A former ICE attorney alleged racist remarks and a secret reference cost him an immigration judgeship
A federal court has tossed a military veteran's discrimination lawsuit alleging his supervisor torpedoed his career through a damaging reference.
On March 12, 2026, the U.S. District Court for the District of Columbia dismissed all five counts with prejudice. The case, brought under Title VII of the Civil Rights Act of 1964 and the Rehabilitation Act of 1973, raised pointed questions about what happens when a supervisor allegedly goes behind an employee's back to tank a job opportunity, and what it takes to prove that discrimination was the reason.
Arthur Ayo-Aghimien II, a licensed attorney, Air Force veteran, and Black, Christian male born in Nigeria, worked as an attorney at Immigration and Customs Enforcement beginning in 2007. He reported to Deputy Field Counsel Mary-Jean Lambert in ICE's Las Vegas office. According to the complaint, the trouble started when Ayo-Aghimien returned from military deployments. Lambert allegedly told him his absence had burdened the office, that she did not care to hire military types, and that a senior official had apologized for placing him in her office.

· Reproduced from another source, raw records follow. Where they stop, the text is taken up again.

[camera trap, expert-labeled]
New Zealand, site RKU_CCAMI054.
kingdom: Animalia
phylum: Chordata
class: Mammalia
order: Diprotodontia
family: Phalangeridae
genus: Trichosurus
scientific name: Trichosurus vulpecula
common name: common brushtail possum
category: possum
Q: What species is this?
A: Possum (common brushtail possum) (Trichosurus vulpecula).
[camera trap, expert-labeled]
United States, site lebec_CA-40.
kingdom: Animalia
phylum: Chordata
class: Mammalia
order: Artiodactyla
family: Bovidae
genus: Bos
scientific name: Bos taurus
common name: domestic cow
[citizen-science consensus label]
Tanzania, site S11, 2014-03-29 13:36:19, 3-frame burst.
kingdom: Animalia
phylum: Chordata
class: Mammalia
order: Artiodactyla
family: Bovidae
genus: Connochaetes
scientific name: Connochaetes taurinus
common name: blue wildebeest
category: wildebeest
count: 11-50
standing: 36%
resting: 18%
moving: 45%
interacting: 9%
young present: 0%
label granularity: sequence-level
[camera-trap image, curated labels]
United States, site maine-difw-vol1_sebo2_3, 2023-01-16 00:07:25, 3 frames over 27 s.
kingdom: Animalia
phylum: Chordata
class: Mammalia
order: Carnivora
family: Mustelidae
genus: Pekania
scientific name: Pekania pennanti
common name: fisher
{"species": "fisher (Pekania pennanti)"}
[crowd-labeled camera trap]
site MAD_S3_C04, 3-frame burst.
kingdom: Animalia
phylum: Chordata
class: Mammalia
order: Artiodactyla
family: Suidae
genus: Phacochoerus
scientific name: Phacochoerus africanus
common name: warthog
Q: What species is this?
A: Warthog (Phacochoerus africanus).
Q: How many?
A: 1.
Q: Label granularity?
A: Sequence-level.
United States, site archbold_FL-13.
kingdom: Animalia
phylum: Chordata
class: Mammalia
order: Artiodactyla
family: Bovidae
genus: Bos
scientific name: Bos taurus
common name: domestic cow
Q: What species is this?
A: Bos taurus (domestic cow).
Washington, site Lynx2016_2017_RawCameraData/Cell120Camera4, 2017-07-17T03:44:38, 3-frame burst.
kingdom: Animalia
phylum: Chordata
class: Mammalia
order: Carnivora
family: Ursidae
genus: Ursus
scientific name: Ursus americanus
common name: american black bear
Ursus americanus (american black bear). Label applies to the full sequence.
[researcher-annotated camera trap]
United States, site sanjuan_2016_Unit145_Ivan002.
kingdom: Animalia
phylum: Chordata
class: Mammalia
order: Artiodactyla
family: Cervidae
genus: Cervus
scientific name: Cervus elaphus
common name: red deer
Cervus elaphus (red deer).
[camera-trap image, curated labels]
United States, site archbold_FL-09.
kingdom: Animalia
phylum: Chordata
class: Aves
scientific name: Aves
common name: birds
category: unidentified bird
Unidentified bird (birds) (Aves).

The complaint painted a picture of a workplace where Ayo-Aghimien was allegedly frozen out. Lambert reportedly denied him a personal office and made him work in the library while two colleagues — one a Vietnamese-American woman, the other a white, U.S.-born man – were given large, private, windowed offices. She allegedly steered preferred assignments to a colleague and criticized his performance reviews despite what he described as equal or superior work output. When he asked about using one of the vacant offices, Lambert allegedly accused him of trying to start trouble.
The allegations also described remarks that went beyond workplace slights. Lambert allegedly made derogatory comments about Black individuals, questioned the competence of non-white immigration attorneys, and directed anti-Muslim remarks at Ayo-Aghimien, apparently assuming from his national origin, race, and accent that he was Muslim. He is Christian.
In 2014, Ayo-Aghimien applied to become an Immigration Judge. Two years later, he received an offer. According to the complaint, Lambert then contacted the hiring agency, the Executive Office of Immigration Review, and made statements questioning his reliability, character, temperament, and travel history. EOIR allegedly rescinded the tentative appointment immediately, without giving Ayo-Aghimien a chance to respond or independently verifying Lambert's claims. During a subsequent EEOC investigation, Lambert allegedly denied under oath that she had ever communicated with EOIR about him.
The court, however, found that the allegations fell short of what the law requires. Judge Dabney L. Friedrich ruled that the statements Lambert made to EOIR – about reliability, temperament, and a vague situation at a prior posting – did not on their face suggest racial, national origin, religious, gender, or disability-based animus. While the court acknowledged that some of Lambert's earlier workplace remarks could be read as discriminatory, it found no clear link between those isolated comments and the EOIR interview that allegedly cost Ayo-Aghimien the judgeship.
The comparator argument did not hold up either. Ayo-Aghimien pointed to three colleagues who were allegedly treated better, but the court found he had not provided enough detail about their job titles, responsibilities, or performance to establish them as meaningful benchmarks. Only one of the three – Nguyen – had also applied for an Immigration Judge position, and Lambert allegedly did not interfere with her application. But the court found this alone was not enough to cross the line from possibility to plausibility.
The disability discrimination claim under the Rehabilitation Act met the same fate. Ayo-Aghimien, who suffers from PTSD related to his military service, argued that Lambert's references to his temperament and characterizations of his work history as strange were coded language targeting his condition. The court disagreed, finding those descriptions too ambiguous to support an inference of disability-based discrimination.
For HR professionals, this case is a reminder that workplace discrimination claims live and die on specifics. Stray remarks, no matter how offensive, may not be enough if they cannot be tied directly to the adverse employment action in question. Reference practices also deserve attention here – the allegation that a supervisor allegedly provided a damaging reference that derailed a hire is the kind of scenario that keeps HR leaders up at night, regardless of how the legal claims played out.